A tale of two cities (or: I’ve got the sucky sidewalk blues)

By Rosalie Tirella

Years ago, I lived on Dewey Street. It wasn’t a great time in my life, and my environment seemed to echo my dire straits – down to the beat-up street and sidewalk. Bumpty, bumpety, bumpety … bump. I got minor whiplash driving down Dewey Street back then.With all its potholes and patch-jobs and tornup sidewalk – especially the stretch from Oberlin Street to Chandler Street – I wondered how kids in the neighborhood safely walked to school (you had to spend a good deal of your trek on the street that lies behind Park Ave and skirts through Main South/Piedmont).To make matters worse, the dumpy street seemed to be an open invitation to slobs of every stripe. People threw away lots of trash on Dewey Street. One Christmas morning I awoke to a dumped sofa and soiled pampers on the sidewalk in front of the three-decker next door. Ho. Ho. Ho.

Well, here it is decades later and a drive down the same stretch of Dewey Street – no doubt named after Worcester’s famous Dewey’s – is still a depressing experience. Look at the photos I took! The street is still busted up, the sidewalk is still torn up and trash is king.
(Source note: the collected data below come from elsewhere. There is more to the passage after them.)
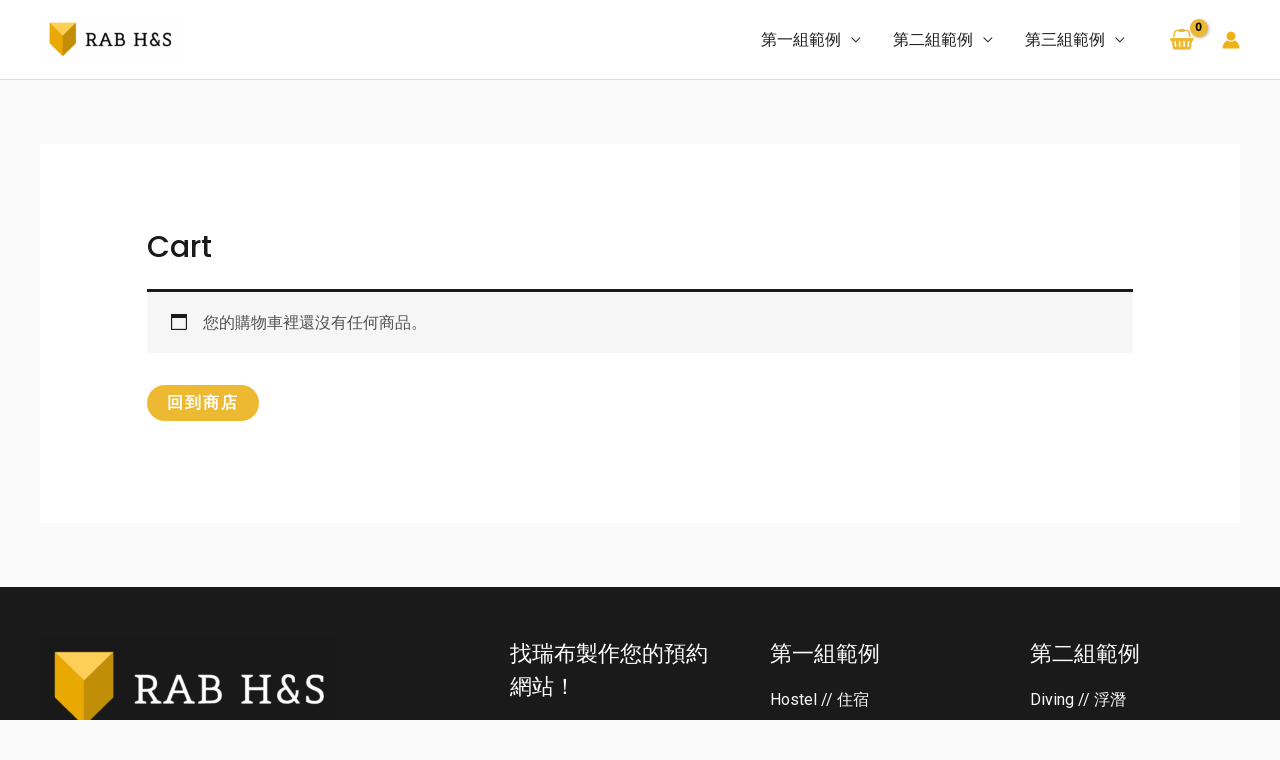

--- FILE ---
content_type: text/javascript
request_url: https://booking.rab.tw/wp-content/plugins/yith-woocommerce-booking-premium/assets/js/datepicker.min.js?ver=5.27.1
body_size: 1298
content:
jQuery(function(y){"use strict";y.fn.yith_wcbk_datepicker=function(){var t=new Date,g=new Date(t.getFullYear(),t.getMonth(),t.getDate()),p=function(t){var e=t.data("type"),a=y(t.data("related-from"));return t="to"===e&&0<a.length?a:t},m=function(t){return{all_day:(t=p(t)).data("all-day"),allow_same_date:t.data("allow-same-date")||"yes",ajax_load_months:t.data("ajax-load-months"),month_to_load:t.data("month-to-load"),year_to_load:t.data("year-to-load"),min_duration:t.data("min-duration"),notAvailableDates:t.data("not-available-dates")||[],product_id:t.data("product-id"),is_static:t.data("static")||"no",loadedMonths:t.data("loaded-months")||[],monthsToLoad:t.data("months-to-load")||1}};return y(this).each(function(){var l=y(this),a=l.parent(".yith-wcbk-date-range-picker"),s=l.data("type"),t=l.data("min-date"),e=l.data("max-date"),i=l.data("number-of-months")||1,c=y(l.data("related-to")),n=y(l.data("on-select-open")),_=y(l.data("related-from")),o=l.next(".yith-wcbk-date-picker--formatted"),d=y(l.data("update-on-change")),h=!1,k="yes"===l.data("disable-after-non-available-date")&&"to"===s,r=function(t,e){e=e||0;var a,i,n=m(l);0<c.length&&(i="yes"===bk.settings.check_min_max_duration_in_calendar?n.min_duration:1,"yes"===n.allow_same_date&&--i,a=0<i?yith_wcbk_dates.add_days_to_date(t,i):t,c.val()&&yith_wcbk_dates.date_diff(c.val(),a)<0&&c.datepicker("setDate",null),e?setTimeout(function(){c.datepicker("option","minDate",a)},e):c.datepicker("option","minDate",a))},t=(l.datepicker({dateFormat:"yy-mm-dd",minDate:t,maxDate:e,showAnim:!1,showButtonPanel:!0,closeText:yith_wcbk_datepicker_params.i18n_clear,altField:o,altFormat:bk.settings.datepickerFormat,numberOfMonths:i,popup:{position:"bottom left",origin:"top left"},beforeShow:function(t,e){h=!1,l.addClass("yith-wcbk-datepicker--opened"),a.length&&(a.addClass("yith-wcbk-date-range-picker--opened"),s)&&a.addClass("yith-wcbk-date-range-picker--opened-"+s),y("#ui-datepicker-div").addClass("yith-wcbk-datepicker").addClass("notranslate"),"yes"===m(l).is_static&&y("#ui-datepicker-div").addClass("yith-wcbk-datepicker--static").appendTo(l.parent().parent()),e.yith_booking_date_selected=!1,setTimeout(function(){y(".ui-datepicker-close").on("click",function(){l.datepicker("setDate",null).trigger("change")})},10)},beforeShowDay:function(t){var e,a,i=!0,n=l.data("allowed-days")||[],o=m(l),d=[],r=!("to"!==s||!_.length)&&_.datepicker("getDate");return 1900<t.getFullYear()&&15===t.getDate()&&(a=p(l),function(t,e,a){a=m(l=a),t=t+"-"+(9<e?e:"0"+parseInt(e,10));return!a.loadedMonths.includes(t)}(t.getFullYear(),t.getMonth()+1,l))&&(!function(t,e,a){a=m(l=a);if("yes"===a.ajax_load_months){a=a.year_to_load+"-"+a.month_to_load+"-01";if(0===yith_wcbk_dates.date_diff(t+"-"+e+"-01",a,"months"))return!0}return!1}(t.getFullYear(),t.getMonth()+1,l)?l.trigger("yith_wcbk_datepicker_load_non_available_dates_in_month",[a,o,t.getFullYear(),t.getMonth()+1]):l.trigger("yith_wcbk_datepicker_update_non_available_dates",[a,o])),(i=i&&k&&h&&t.getTime()>=h.getTime()?!1:i)&&0<n.length&&(a=t.getDay(),i=-1!==n.indexOf(a=0===a?7:a)),i&&0<o.notAvailableDates.length&&(e="yes"===bk.settings.check_min_max_duration_in_calendar?o.min_duration:1,"yes"===o.all_day&&--e,a="to"===s?yith_wcbk_dates.add_days_to_date(t,-e):t,n=yith_wcbk_dates.formatDate(a),i=-1===o.notAvailableDates.indexOf(n)),!i&&t.getTime()>g.getTime()&&(d.push("bk-non-available-date"),"to"!==s||r&&t.getTime()>r.getTime()+yith_wcbk_dates.DAY_IN_MILLISECONDS*e)&&(h=h||new Date(t)),"from"===s&&c.length&&yith_wcbk_dates.formatDate(t)===c.val()&&d.push("bk-to-date"),"to"===s&&_.length&&yith_wcbk_dates.formatDate(t)===_.val()&&d.push("bk-from-date"),[i,d.join(" ")]},onClose:function(t,e){y("#ui-datepicker-div").removeClass("yith-wcbk-datepicker").removeClass("notranslate"),"yes"===m(l).is_static&&y("#ui-datepicker-div").removeClass("yith-wcbk-datepicker--static").appendTo(y("body")),e.yith_booking_date_selected&&0<n.length&&!n.val()&&(n.trigger("focus"),setTimeout(function(){n.trigger("focus")},50)),l.removeClass("yith-wcbk-datepicker--opened"),a.length&&(a.removeClass("yith-wcbk-date-range-picker--opened"),s)&&a.removeClass("yith-wcbk-date-range-picker--opened-"+s)},onSelect:function(t,e){t&&(r(t),e.yith_booking_date_selected=!0),y(this).trigger("change")}}),o.on("focus",function(){l.trigger("focus")}),l.parent().find(".yith-wcbk-booking-date-icon")),u=!1;t.on("mousedown",function(){u=!!l.datepicker("widget").is(":visible")}).on("click",function(){u||l.trigger("focus")}),l.is(".yith-wcbk-date-picker--inline")&&l.val(l.data("value")),l.val()&&(l.datepicker("setDate",l.val()+" 00:00:00"),r(l.val(),100)),d.length&&(l.on("change",function(){d.val(y(this).val())}),d.val(l.val()))})}});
So, of course, the City of Worcester would embark on a new program in which WEST SIDE homeowners will actually be paid to fix their sidewalks in front of their homes, and people – especially renters – in places like Main South, Quinsigamond Village and South Worcester – will have to live with their shitty sidewalks and streets. So what if a little kid gets run over trying to walk on Old Blackstone Road in Quinsigamond Village because there are NO SIDEWLKS outside his/her house? He or she isn’t the son or daughter or a Worcester city councilor. He/she just attends the Quinsig Community School. Just an average kid with parents who rent… .

A tale of two cities. The haves vs. the have nots. The lawyers versus the nurses aides. The Fletcher’s versus the Rodriguez’s.

Why can’t Department of Public Works and Parks head Robert Moylan pull his head out of his ass and FIX THE STREETS AND SIDEWALKS that are in dire need of repair? Why mess around with Salisbury Street?

But that’s what happened at a recent Worcester City Council meeting. Moylan was beside himself, extolling the virtues of a West Side plan to keep – of course – the West Side’s sidewalks in tip-top shape. The plan, the brainchild of, among others, Mr. Pagano, a west sider bizarrely attached to the cement outside his house, calls for people who want their sidewalks repaired to bypass the City of Worcester’s list of broken sidewalks and call their own contractor or cement guy to fix their sidewalk. They pay half the bill. The City of Worcester will pay the other half. And for their trouble, the homeowner’s property taxes will be reduced for x number of years for the amount of money they spent on their sidewalk repair.

How unfair! And at worst, how crooked. What if a contractor decides to do his own walk, and gets paid by the City of Worcester to do the – his/her – job? Or: why is that homeowners can leverage their homes to jump in front of renters who can’t use their apartments to repair the sidewalks in front of their homes. You know, the people who live in the three-deckers of Dewey Street.

It’s a case of if you own property, you can get special treatment, and even MAKE money.

Moylan is all for this idea! So was the Worcester City Council. City Councilors congratulated Pagano on his thinking outside the box. If only we could stuff these pin-heads into a box and ship it to … Darfur.

We urge all our readers to tell city/elected officials that we do not want to live A TALE OF TWO CITIES – be a city with two sets of sidewalks. The nice ones in the nice part of town – and the crappy ones in … our neighborhoods. Please call City Manager Mike O’Brien at 508- 799-1333 to voice your opinion and to give him the name of your distressed street/sidewalk.

Tell the city manager you’ve got the sucky sidewalk blues.